Regeneration of injured tissue is a dynamic process, critically dependent on the formation of new blood vessels and restructuring of the nascent plexus. Endothelial barrier function, a functional correlate of vascular restructuring and maturation, was quantified via intravital microscopic analysis of 150 kDa FITC-dextran-perfused blood vessels within discrete wounds created in the panniculus carnosus (PC) muscle of dorsal skinfold chamber (DSC) preparations in mice. Time to recovery of half-peak fluorescence intensity (t(1/2)) within individual vessel segments in three functional regions of the wound (pre-existing vessels, angiogenic plexus and blind-ended vessels (BEVs)) was quantified using in vivo fluorescence recovery after photobleaching (FRAP) and linear regression analysis of recovery profiles. Plasma flux across the walls of new vessel segments, particularly BEVs, was greater than that of pre-existing vessels at days 5-7 after injury (P < 0.05). TNP-470 reduced the permeability of BEVs at the leading edge of the advancing vascular plexus as measured by the decrease in luminal t(1/2) (P < 0.05), confirming the utility of FRAP as a quantitative measure of endothelial barrier function. Furthermore, these data are suggestive of a role for TNP-470 in selection for less leaky vascular segments within healing wounds. Increased FITC-dextran leakage was observed from pre-existing vessels after treatment with TNP-470 (P < 0.05), consistent with induction of transient vascular damage, although the significance of this finding is unclear. Using in vivo FRAP this study demonstrates the relationship between temporal changes in microvascular macromolecular flux and the morphology of maturing vascular segments. This combination of techniques may be useful to assess the therapeutic potential of angiogenic agents in restoring pre-injury levels of endothelial barrier function, following the establishment of a functional vascular plexus such as in models of wounding or tumour development.

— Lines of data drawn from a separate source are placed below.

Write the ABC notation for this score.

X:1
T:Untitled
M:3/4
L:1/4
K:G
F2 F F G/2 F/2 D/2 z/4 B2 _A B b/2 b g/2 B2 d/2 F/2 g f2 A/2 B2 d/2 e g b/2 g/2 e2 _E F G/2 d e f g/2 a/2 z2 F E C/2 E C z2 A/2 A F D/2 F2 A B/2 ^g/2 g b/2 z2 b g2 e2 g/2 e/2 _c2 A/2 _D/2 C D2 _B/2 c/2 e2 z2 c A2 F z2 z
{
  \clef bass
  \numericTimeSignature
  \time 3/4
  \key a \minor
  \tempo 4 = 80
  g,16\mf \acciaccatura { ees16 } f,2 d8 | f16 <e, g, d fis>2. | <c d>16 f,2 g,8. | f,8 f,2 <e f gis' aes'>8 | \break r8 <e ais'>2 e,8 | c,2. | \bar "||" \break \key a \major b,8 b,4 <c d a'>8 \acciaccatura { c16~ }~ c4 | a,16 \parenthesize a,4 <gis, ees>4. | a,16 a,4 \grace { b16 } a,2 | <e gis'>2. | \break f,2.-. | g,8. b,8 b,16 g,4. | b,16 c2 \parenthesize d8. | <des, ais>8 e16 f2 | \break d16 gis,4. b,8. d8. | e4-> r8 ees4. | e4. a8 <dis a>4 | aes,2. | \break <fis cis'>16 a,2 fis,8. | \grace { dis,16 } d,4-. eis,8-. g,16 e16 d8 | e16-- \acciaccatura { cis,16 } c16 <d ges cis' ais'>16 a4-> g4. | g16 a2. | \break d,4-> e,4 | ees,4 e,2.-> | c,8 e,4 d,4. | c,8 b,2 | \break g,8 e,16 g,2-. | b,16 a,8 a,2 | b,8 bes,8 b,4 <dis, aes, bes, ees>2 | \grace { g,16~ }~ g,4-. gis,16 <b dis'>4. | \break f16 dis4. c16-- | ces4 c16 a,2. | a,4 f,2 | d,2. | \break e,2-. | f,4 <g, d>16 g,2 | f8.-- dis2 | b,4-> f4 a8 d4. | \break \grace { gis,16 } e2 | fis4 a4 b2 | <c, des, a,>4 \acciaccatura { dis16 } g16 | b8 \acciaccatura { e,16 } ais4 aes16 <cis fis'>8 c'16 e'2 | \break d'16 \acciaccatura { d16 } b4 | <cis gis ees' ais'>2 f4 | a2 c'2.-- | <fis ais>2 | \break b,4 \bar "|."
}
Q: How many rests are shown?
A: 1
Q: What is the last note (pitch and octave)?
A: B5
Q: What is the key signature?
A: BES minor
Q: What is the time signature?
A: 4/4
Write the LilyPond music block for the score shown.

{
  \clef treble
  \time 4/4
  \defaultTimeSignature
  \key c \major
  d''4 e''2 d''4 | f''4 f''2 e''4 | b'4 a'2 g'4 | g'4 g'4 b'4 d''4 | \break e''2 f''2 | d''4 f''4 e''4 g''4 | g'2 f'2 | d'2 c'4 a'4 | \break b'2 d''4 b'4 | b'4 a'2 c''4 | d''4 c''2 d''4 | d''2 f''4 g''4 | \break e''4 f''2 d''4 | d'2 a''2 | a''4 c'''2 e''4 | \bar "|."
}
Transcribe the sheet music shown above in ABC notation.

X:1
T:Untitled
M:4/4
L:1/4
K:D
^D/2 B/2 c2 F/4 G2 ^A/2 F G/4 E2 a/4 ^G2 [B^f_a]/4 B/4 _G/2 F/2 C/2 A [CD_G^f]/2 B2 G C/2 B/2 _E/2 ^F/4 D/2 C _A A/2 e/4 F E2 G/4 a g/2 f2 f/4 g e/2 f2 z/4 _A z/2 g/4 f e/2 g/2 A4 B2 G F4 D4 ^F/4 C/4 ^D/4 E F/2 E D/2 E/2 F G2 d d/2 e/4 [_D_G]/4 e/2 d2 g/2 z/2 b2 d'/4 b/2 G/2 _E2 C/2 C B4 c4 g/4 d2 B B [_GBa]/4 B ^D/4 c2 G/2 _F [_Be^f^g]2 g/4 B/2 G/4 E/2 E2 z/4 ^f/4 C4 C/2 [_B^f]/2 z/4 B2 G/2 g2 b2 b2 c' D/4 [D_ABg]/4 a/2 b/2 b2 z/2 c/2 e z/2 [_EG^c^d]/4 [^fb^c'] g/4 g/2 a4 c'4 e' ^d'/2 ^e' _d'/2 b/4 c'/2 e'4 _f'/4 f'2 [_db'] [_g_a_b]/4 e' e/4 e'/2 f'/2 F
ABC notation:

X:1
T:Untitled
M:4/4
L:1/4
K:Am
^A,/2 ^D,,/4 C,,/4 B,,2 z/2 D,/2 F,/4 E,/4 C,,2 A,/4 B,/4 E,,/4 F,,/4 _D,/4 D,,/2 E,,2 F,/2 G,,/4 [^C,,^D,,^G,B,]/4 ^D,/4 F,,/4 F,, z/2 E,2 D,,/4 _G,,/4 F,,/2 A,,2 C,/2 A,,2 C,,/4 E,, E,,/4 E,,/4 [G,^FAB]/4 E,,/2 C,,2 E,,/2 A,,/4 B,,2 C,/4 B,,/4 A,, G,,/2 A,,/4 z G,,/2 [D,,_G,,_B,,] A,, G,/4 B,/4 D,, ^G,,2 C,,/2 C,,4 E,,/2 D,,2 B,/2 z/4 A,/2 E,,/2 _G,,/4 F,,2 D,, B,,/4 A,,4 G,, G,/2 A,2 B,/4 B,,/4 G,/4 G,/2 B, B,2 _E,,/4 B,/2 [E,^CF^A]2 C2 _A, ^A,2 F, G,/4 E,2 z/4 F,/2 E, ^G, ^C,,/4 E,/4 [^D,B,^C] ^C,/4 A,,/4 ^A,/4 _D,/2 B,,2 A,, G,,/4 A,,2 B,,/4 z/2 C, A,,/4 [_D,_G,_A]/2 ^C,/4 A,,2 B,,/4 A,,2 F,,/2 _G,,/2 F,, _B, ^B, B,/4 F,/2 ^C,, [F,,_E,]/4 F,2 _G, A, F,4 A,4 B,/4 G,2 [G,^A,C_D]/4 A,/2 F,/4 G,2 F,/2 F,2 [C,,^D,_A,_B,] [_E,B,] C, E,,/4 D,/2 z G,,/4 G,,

组织损伤的再生是一个动态过程,严重依赖于新血管的形成和新生丛的重构。血管重构和成熟的功能相关物是内皮屏障功能,通过在小鼠背部皮肤囊(DSC)制备的背阔肌(PC)肌肉中离散伤口内用 150 kDa FITC-葡聚糖灌注的血管进行活体显微镜分析来量化。使用活体荧光恢复后漂白(FRAP)和恢复曲线的线性回归分析来量化个体血管段中半峰荧光强度(t(1/2))恢复的时间,在伤口的三个功能区域(预先存在的血管、血管生成丛和盲端血管(BEVs))内的单个血管段。在损伤后 5-7 天,新血管段,特别是 BEVs,的血浆通量超过预先存在的血管(P < 0.05)。TNP-470 通过减少管腔 t(1/2)来减少血管生成丛中前沿的 BEVs 的通透性(P < 0.05),证实了 FRAP 作为内皮屏障功能定量测量的有用性。此外,这些数据表明 TNP-470 在选择愈合伤口中渗漏性较低的血管段方面具有作用。在用 TNP-470 处理后,预先存在的血管中观察到 FITC-葡聚糖渗漏增加(P < 0.05),这与诱导短暂性血管损伤一致,尽管这一发现的意义尚不清楚。本研究通过活体 FRAP 证明了微血管大分子通量的时间变化与成熟血管段形态之间的关系。这种技术组合可能有助于评估血管生成剂在建立功能性血管丛(如在创伤或肿瘤发展模型中)后恢复内皮屏障功能的治疗潜力。